## TASK
Wherever a picture appears in the listing below, leave it out and reproduce the rest exactly.

## ENTRIES PROVIDED
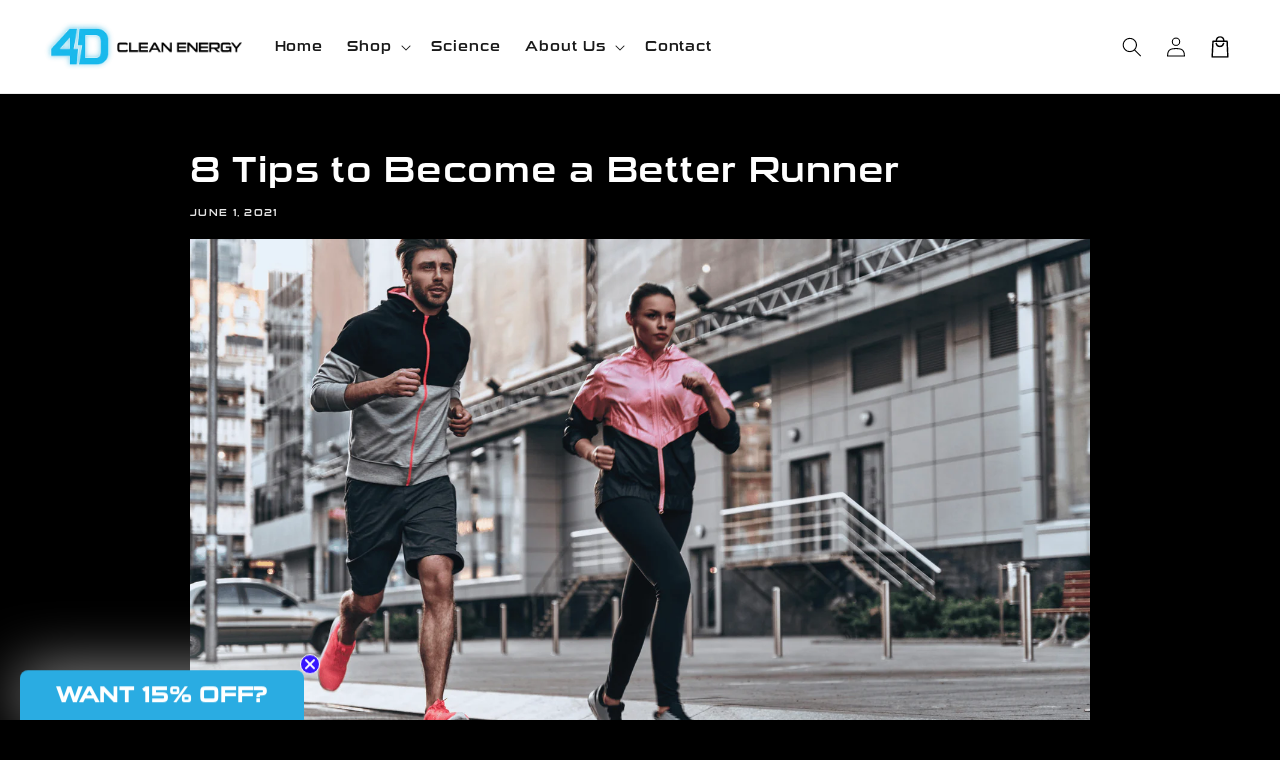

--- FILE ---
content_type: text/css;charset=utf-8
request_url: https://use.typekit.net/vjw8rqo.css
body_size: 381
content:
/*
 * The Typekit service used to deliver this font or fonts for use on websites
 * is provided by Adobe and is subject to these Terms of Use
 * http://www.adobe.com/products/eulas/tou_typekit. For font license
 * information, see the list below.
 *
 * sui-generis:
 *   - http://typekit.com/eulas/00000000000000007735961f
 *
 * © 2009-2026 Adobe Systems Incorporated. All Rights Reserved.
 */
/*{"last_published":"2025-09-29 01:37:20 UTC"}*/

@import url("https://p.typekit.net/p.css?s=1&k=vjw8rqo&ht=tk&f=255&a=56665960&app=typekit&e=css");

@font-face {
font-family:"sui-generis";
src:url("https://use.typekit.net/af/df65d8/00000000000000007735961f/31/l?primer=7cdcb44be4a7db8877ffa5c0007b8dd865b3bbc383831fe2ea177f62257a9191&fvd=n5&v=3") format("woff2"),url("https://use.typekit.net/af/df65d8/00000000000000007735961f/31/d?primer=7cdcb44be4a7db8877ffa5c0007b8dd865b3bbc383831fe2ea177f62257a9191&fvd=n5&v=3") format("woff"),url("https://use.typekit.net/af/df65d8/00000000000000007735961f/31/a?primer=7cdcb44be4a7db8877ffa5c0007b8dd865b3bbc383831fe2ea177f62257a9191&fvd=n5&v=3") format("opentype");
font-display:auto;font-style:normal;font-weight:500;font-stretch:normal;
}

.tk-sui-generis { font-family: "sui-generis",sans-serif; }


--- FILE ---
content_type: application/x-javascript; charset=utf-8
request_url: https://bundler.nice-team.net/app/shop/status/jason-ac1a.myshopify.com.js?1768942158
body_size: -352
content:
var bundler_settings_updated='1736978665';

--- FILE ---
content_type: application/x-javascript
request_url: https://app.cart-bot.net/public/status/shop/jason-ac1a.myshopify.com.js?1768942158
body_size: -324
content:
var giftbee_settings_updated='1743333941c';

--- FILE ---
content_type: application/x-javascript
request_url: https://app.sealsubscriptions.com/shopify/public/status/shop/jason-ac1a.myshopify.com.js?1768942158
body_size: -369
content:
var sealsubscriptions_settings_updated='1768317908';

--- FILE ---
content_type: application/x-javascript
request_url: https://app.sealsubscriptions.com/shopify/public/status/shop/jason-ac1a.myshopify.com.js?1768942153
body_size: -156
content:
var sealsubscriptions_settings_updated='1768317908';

## OUTPUT OF THE EXERCISE
--- FILE ---
content_type: text/css;charset=utf-8
request_url: https://use.typekit.net/vjw8rqo.css
body_size: 381
content:
/*
 * The Typekit service used to deliver this font or fonts for use on websites
 * is provided by Adobe and is subject to these Terms of Use
 * http://www.adobe.com/products/eulas/tou_typekit. For font license
 * information, see the list below.
 *
 * sui-generis:
 *   - http://typekit.com/eulas/00000000000000007735961f
 *
 * © 2009-2026 Adobe Systems Incorporated. All Rights Reserved.
 */
/*{"last_published":"2025-09-29 01:37:20 UTC"}*/

@import url("https://p.typekit.net/p.css?s=1&k=vjw8rqo&ht=tk&f=255&a=56665960&app=typekit&e=css");

@font-face {
font-family:"sui-generis";
src:url("https://use.typekit.net/af/df65d8/00000000000000007735961f/31/l?primer=7cdcb44be4a7db8877ffa5c0007b8dd865b3bbc383831fe2ea177f62257a9191&fvd=n5&v=3") format("woff2"),url("https://use.typekit.net/af/df65d8/00000000000000007735961f/31/d?primer=7cdcb44be4a7db8877ffa5c0007b8dd865b3bbc383831fe2ea177f62257a9191&fvd=n5&v=3") format("woff"),url("https://use.typekit.net/af/df65d8/00000000000000007735961f/31/a?primer=7cdcb44be4a7db8877ffa5c0007b8dd865b3bbc383831fe2ea177f62257a9191&fvd=n5&v=3") format("opentype");
font-display:auto;font-style:normal;font-weight:500;font-stretch:normal;
}

.tk-sui-generis { font-family: "sui-generis",sans-serif; }


--- FILE ---
content_type: application/x-javascript; charset=utf-8
request_url: https://bundler.nice-team.net/app/shop/status/jason-ac1a.myshopify.com.js?1768942158
body_size: -352
content:
var bundler_settings_updated='1736978665';

--- FILE ---
content_type: application/x-javascript
request_url: https://app.cart-bot.net/public/status/shop/jason-ac1a.myshopify.com.js?1768942158
body_size: -324
content:
var giftbee_settings_updated='1743333941c';

--- FILE ---
content_type: application/x-javascript
request_url: https://app.sealsubscriptions.com/shopify/public/status/shop/jason-ac1a.myshopify.com.js?1768942158
body_size: -369
content:
var sealsubscriptions_settings_updated='1768317908';

--- FILE ---
content_type: application/x-javascript
request_url: https://app.sealsubscriptions.com/shopify/public/status/shop/jason-ac1a.myshopify.com.js?1768942153
body_size: -156
content:
var sealsubscriptions_settings_updated='1768317908';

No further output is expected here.